Once they were outside they found the same gloomy and forbidding Sedan that had greeted their eyes that morning. Twilight with its shadows had invaded the narrow streets, sidewalk and carriage-way alike were filled with a confused, surging throng. Most of the shops were closed, the houses seemed to be dead or sleeping, while out of doors the crowd was so dense that men trod on one another. With some little difficulty, however, they succeeded in reaching the Place de l’Hotel de Ville, where they encountered M. Delaherche, intent on picking up the latest news and seeing what was to be seen. He at once came up and greeted them, apparently delighted to meet Maurice, to whom he said that he had just returned from accompanying Captain Beaudoin over to Floing, where the regiment was posted, and he became, if that were possible, even more gracious than ever upon learning that Weiss proposed to pass the night at Bazeilles, where he himself, he declared, had just been telling the captain that he intended to take a bed, in order to see how things were looking at the dyehouse.

“We’ll go together and be company for each other, Weiss. But first let’s go as far as the Sous-Prefecture; we may be able to catch a glimpse of the Emperor.”

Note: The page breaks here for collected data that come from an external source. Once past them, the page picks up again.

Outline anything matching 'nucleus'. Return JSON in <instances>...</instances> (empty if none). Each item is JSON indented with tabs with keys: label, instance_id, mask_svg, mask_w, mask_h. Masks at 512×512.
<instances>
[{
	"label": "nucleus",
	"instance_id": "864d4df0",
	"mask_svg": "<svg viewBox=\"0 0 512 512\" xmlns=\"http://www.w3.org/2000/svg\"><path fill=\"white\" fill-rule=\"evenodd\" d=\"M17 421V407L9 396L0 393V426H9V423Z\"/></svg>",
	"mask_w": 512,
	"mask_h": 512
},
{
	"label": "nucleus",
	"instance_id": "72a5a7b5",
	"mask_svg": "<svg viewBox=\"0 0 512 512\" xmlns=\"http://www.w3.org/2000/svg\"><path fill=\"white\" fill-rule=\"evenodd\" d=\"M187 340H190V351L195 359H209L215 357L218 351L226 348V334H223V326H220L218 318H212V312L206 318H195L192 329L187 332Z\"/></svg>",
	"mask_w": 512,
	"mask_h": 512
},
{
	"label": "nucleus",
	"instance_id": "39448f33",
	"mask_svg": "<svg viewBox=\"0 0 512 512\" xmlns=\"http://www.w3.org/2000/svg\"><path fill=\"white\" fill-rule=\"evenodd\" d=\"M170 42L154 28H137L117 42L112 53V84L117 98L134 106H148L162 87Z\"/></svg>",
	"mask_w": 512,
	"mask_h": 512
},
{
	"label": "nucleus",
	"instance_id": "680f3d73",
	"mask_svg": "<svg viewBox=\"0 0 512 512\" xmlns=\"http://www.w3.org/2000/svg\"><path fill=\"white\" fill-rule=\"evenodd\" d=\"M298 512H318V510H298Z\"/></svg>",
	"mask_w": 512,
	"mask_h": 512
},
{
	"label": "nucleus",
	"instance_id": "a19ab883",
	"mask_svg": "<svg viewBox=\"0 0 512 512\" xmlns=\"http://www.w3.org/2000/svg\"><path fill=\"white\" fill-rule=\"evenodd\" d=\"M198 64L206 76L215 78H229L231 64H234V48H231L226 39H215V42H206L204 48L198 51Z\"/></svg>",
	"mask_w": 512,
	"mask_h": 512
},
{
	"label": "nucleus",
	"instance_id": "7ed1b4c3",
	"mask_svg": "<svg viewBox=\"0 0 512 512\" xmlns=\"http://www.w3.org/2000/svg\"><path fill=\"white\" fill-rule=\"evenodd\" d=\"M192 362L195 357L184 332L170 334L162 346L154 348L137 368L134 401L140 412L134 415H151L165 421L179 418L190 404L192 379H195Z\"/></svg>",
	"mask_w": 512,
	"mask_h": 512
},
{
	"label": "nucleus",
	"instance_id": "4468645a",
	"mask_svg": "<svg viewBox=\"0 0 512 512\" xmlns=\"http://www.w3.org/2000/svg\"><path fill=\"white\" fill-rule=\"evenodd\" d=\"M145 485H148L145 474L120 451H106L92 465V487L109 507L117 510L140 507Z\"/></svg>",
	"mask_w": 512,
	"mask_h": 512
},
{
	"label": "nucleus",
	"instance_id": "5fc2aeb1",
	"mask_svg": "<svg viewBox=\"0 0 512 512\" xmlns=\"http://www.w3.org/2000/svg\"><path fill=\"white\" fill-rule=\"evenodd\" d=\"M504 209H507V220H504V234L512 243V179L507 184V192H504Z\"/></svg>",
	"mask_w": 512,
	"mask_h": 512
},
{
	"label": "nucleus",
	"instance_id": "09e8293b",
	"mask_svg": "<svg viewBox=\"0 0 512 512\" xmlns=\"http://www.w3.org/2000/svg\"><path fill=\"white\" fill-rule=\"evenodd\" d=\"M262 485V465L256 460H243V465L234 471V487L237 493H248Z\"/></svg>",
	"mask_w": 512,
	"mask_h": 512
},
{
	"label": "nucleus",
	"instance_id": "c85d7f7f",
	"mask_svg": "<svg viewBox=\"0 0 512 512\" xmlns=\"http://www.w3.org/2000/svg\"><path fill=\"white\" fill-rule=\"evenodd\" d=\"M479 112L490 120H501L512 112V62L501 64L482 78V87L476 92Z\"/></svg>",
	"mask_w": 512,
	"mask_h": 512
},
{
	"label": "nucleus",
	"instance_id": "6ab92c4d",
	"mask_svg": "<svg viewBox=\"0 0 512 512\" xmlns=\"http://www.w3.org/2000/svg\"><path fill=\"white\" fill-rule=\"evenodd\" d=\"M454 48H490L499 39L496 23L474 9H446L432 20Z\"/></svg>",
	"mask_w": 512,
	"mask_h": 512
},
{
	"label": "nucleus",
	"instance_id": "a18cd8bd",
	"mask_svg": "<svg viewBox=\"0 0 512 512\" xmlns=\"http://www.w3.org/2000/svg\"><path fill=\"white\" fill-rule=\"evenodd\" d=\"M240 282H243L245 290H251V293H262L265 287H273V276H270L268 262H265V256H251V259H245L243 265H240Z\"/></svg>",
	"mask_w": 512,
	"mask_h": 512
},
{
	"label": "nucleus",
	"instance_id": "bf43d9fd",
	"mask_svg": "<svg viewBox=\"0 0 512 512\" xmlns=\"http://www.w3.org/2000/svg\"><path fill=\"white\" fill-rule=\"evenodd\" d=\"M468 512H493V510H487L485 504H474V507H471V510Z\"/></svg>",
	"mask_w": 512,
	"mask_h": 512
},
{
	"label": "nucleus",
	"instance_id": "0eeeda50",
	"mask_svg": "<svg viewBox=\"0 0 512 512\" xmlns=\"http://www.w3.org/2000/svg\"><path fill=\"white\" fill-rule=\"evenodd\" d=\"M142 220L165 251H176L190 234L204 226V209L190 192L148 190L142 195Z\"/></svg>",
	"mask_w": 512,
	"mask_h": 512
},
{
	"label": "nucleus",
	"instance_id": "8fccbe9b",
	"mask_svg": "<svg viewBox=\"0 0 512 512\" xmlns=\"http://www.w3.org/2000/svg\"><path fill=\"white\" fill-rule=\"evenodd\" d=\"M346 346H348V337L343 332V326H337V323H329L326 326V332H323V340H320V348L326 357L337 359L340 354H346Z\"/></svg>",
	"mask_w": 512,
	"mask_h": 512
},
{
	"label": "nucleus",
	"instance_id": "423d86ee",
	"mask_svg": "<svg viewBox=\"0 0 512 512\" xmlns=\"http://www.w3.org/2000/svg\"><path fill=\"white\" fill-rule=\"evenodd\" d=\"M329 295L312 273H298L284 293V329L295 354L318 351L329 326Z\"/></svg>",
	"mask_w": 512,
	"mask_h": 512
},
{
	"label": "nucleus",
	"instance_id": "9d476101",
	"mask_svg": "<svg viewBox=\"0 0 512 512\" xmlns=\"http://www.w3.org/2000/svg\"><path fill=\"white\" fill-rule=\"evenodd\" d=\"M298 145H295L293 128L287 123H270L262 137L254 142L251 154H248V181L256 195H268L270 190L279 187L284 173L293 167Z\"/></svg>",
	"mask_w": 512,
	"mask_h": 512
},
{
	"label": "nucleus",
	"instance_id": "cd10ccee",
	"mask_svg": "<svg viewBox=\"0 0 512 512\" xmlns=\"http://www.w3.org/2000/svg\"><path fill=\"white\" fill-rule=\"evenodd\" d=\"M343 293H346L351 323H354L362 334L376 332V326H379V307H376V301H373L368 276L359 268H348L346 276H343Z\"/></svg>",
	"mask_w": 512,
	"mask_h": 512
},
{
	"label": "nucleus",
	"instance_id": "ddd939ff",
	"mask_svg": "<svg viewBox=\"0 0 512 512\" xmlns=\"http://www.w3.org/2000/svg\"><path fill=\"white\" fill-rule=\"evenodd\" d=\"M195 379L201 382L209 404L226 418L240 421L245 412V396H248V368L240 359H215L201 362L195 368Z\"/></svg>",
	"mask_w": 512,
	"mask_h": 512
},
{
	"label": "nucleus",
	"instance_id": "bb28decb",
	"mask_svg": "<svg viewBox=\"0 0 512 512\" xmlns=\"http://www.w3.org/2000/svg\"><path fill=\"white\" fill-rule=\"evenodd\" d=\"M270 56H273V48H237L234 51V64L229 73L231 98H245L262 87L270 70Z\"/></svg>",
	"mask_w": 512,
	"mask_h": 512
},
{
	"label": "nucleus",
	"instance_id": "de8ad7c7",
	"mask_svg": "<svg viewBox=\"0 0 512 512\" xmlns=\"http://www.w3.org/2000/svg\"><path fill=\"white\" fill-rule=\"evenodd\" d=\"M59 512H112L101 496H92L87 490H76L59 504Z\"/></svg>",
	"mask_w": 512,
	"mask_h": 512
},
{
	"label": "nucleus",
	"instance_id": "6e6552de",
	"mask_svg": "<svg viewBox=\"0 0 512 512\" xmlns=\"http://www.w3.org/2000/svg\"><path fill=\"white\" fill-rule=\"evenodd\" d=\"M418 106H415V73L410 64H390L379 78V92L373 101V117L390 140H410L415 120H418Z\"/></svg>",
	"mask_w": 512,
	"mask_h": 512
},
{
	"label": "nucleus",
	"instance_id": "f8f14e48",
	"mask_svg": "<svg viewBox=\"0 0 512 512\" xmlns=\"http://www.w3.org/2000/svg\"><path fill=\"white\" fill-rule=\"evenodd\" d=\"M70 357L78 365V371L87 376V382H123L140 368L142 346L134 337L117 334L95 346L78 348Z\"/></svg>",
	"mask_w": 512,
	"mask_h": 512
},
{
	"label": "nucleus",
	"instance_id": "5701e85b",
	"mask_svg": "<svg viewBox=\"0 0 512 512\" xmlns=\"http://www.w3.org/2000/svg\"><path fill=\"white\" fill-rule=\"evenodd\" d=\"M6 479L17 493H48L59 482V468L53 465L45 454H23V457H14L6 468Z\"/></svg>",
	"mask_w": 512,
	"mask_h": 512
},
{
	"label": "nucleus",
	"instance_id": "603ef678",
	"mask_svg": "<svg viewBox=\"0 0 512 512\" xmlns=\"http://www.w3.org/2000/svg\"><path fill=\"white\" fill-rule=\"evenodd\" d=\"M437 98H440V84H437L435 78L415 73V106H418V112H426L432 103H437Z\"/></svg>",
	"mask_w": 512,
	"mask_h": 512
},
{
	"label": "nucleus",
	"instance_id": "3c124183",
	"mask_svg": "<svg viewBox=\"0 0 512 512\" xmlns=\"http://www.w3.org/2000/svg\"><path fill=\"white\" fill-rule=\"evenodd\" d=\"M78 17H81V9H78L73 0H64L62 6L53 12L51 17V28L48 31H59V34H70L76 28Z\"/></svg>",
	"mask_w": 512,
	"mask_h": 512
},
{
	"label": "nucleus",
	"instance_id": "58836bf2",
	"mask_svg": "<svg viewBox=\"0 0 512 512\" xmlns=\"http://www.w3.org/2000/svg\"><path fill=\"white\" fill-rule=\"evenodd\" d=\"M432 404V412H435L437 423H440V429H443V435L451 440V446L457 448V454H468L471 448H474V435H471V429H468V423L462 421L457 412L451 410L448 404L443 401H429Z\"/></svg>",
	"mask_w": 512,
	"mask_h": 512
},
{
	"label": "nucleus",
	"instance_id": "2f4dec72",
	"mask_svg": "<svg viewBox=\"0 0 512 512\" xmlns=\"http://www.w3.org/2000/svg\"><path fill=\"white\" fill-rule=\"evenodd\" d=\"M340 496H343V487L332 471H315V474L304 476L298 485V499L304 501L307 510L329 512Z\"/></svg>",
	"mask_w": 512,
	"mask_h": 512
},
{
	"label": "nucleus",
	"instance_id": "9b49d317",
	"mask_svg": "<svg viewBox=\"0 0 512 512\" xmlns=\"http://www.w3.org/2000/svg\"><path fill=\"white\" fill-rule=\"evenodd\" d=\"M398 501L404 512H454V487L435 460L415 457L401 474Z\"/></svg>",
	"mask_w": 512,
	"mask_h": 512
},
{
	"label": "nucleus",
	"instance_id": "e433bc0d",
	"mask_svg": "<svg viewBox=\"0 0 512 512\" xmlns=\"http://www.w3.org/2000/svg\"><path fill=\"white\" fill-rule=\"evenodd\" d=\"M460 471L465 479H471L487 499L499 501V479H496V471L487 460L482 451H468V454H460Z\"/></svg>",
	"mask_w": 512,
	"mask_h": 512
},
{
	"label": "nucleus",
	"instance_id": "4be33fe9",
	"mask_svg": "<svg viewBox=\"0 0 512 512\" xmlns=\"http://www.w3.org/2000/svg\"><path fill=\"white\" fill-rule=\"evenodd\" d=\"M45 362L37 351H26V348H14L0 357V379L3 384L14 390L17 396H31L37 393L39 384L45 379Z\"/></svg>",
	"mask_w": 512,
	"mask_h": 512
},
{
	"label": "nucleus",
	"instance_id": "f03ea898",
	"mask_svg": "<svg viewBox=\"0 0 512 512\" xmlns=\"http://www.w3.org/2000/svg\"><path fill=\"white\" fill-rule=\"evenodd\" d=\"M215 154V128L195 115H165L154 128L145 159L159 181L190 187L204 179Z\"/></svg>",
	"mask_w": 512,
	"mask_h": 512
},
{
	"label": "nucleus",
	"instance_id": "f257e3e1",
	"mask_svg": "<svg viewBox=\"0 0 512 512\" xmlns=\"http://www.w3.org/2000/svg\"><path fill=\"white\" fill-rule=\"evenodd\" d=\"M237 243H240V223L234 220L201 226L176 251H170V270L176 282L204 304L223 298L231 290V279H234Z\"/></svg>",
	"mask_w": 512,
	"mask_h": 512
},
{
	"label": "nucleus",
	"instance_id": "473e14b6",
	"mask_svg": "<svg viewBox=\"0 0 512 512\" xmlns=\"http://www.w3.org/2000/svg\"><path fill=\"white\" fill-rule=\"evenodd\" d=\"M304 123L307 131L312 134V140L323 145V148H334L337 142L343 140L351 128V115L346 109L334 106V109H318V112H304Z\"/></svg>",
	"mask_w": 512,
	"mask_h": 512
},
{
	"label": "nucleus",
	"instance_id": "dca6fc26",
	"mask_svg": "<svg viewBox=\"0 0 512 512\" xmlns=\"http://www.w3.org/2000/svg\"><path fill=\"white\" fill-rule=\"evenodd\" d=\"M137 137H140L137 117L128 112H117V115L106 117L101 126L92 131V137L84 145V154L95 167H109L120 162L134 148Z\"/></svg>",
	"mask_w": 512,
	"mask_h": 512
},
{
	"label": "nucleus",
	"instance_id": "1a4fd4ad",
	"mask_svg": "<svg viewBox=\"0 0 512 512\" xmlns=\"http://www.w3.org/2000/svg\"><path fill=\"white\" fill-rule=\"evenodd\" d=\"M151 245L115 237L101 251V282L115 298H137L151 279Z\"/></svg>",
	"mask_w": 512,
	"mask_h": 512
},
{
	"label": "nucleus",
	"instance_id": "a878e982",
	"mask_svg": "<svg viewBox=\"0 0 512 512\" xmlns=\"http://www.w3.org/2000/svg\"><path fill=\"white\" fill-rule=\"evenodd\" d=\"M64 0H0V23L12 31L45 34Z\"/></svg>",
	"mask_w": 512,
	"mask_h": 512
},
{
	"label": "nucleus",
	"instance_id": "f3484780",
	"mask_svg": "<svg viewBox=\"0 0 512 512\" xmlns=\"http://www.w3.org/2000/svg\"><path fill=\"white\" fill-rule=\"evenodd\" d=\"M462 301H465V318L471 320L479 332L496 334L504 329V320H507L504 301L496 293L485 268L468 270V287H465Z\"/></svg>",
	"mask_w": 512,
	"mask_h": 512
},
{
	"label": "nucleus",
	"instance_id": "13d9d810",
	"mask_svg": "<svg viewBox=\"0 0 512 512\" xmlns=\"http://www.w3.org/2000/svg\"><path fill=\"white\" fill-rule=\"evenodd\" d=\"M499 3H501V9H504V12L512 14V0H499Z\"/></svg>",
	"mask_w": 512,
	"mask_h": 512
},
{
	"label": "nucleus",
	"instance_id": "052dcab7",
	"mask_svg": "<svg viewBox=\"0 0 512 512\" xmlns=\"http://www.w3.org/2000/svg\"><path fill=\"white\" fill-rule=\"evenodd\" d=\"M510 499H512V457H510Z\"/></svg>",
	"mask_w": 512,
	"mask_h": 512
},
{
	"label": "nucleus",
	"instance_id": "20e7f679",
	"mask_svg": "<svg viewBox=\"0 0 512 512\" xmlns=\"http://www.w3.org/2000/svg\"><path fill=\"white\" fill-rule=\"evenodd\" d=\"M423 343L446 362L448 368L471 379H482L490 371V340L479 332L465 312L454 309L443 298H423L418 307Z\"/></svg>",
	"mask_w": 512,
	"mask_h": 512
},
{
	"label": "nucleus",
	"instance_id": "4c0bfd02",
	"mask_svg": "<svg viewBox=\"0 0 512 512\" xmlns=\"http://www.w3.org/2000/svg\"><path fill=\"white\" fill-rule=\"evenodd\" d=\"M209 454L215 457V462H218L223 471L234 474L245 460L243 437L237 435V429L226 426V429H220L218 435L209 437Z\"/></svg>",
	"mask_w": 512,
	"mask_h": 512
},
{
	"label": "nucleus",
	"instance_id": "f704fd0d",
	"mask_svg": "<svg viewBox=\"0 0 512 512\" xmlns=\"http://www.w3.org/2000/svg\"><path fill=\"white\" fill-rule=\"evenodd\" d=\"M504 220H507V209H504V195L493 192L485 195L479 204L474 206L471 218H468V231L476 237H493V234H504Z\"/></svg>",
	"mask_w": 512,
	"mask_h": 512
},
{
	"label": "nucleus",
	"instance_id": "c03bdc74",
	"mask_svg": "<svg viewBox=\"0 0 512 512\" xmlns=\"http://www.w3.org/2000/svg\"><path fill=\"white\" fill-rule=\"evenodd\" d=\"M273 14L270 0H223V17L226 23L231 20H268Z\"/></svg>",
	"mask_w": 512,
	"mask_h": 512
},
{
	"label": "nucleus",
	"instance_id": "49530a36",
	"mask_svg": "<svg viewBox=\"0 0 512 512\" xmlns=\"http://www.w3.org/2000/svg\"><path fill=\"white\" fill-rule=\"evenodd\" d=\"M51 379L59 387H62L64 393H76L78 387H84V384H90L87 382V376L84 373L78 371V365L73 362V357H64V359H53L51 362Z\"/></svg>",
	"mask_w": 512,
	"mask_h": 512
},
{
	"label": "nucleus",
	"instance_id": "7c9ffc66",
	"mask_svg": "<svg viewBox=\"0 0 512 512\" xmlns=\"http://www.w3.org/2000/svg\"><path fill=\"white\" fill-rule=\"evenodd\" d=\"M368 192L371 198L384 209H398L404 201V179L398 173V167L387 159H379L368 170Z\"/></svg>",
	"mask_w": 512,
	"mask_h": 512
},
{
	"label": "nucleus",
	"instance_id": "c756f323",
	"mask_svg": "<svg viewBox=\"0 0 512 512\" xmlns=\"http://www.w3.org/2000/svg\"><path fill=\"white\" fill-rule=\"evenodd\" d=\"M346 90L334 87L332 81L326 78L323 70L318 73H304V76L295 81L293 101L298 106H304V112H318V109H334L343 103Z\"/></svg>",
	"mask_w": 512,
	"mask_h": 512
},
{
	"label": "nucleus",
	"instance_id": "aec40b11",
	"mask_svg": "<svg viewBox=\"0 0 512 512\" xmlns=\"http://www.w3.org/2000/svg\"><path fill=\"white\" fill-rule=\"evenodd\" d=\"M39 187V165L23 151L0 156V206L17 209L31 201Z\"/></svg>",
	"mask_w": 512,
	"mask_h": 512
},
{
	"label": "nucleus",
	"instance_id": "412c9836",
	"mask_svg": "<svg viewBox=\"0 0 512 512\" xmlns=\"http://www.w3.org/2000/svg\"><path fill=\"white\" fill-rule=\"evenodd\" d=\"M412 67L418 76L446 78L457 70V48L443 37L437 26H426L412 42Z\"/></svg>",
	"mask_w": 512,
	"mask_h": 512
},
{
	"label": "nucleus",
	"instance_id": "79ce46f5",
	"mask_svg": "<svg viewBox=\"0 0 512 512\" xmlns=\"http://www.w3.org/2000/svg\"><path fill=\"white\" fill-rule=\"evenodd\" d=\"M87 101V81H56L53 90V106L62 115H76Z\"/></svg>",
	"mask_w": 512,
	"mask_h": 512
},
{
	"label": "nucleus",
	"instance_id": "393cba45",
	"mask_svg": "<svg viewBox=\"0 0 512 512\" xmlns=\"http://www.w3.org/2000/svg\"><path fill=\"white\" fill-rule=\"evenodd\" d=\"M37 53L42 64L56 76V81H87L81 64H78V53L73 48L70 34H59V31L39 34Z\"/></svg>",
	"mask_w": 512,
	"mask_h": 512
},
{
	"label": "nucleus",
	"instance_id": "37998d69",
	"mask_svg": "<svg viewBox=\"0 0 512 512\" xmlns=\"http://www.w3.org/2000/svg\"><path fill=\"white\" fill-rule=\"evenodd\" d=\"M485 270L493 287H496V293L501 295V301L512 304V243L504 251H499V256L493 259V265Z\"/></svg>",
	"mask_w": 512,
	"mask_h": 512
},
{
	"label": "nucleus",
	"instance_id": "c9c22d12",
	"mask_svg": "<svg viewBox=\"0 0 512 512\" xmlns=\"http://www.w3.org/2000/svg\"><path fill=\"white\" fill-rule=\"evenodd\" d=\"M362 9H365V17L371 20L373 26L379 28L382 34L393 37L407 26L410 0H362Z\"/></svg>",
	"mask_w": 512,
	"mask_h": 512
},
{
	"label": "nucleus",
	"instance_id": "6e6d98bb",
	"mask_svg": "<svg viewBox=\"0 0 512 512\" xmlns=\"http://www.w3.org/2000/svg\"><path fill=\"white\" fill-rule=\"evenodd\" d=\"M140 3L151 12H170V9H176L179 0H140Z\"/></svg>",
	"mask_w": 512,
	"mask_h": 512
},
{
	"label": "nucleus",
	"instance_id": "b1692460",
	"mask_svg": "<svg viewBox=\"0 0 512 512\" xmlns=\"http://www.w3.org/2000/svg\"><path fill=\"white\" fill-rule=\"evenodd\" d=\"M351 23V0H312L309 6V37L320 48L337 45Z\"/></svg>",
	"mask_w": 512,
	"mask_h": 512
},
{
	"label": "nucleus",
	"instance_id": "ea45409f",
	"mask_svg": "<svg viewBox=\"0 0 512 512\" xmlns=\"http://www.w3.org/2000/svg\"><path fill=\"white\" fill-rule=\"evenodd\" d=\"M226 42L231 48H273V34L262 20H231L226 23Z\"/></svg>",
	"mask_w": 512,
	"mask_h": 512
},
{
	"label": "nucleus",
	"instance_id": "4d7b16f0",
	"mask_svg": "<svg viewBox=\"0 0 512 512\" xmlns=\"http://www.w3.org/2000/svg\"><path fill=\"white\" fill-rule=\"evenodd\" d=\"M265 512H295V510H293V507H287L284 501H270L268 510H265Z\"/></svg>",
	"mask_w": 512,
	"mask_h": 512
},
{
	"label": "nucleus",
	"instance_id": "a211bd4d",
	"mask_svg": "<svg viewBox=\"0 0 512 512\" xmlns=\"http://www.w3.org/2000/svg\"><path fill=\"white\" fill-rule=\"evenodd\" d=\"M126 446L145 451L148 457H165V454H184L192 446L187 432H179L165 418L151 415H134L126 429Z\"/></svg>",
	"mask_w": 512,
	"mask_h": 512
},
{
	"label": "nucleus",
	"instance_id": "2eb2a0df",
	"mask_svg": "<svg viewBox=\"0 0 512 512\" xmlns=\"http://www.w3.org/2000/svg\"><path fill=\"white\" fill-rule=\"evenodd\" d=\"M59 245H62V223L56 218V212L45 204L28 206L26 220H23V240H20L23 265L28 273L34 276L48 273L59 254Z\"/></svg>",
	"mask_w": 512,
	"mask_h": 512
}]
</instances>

Ever since he had been so near having the famous conversation with him at Baybel his mind had been full of Napoleon III.; he was not satisfied until he had induced the two soldiers to accompany him. The Place de la Sous-Prefecture was comparatively empty; a few men were standing about in groups, engaged in whispered conversation, while occasionally an officer hurried by, haggard and careworn. The bright hues of the foliage were beginning to fade and grow dim in the melancholy, thick-gathering shades of night; the hoarse murmur of the Meuse was heard as its current poured onward beneath the houses to the right. Among the whisperers it was related how the Emperor — who with the greatest difficulty had been prevailed on to leave Carignan the night before about eleven o’clock — when entreated to push on to Mezieres had refused point-blank to abandon the post of danger and take a step that would prove so demoralizing to the troops. Others asserted that he was no longer in the city, that he had fled, leaving behind him a dummy emperor, one of his officers dressed in his uniform, a man whose startling resemblance to his imperial master had often puzzled the army. Others again declared, and called upon their honor to substantiate their story, that they had seen the army wagons containing the imperial treasure, one hundred millions, all in brand-new twenty-franc pieces, drive into the courtyard of the Prefecture. This convoy was, in fact, neither more nor less than the vehicles for the personal use of the Emperor and his suite, the
char a banc
, the two
caleches
, the twelve baggage and supply wagons, which had almost excited a riot in the villages through which they had passed — Courcelles, le Chene, Raucourt; assuming in men’s imagination the dimensions of a huge train that had blocked the road and arrested the march of armies, and which now, shorn of their glory, execrated by all, had come in shame and disgrace to hide themselves among the sous-prefect’s lilac bushes.

While Delaherche was raising himself on tiptoe and trying to peer through the windows of the
rez-de-chaussee
, an old woman at his side, some poor day-worker of the neighborhood, with shapeless form and hands calloused and distorted by many years of toil, was mumbling between her teeth:

“An emperor — I should like to see one once — just once — so I could say I had seen him.”

Suddenly Delaherche exclaimed, seizing Maurice by the arm:

“See, there he is! at the window, to the left. I had a good view of him yesterday; I can’t be mistaken. There, he has just raised the curtain; see, that pale face, close to the glass.”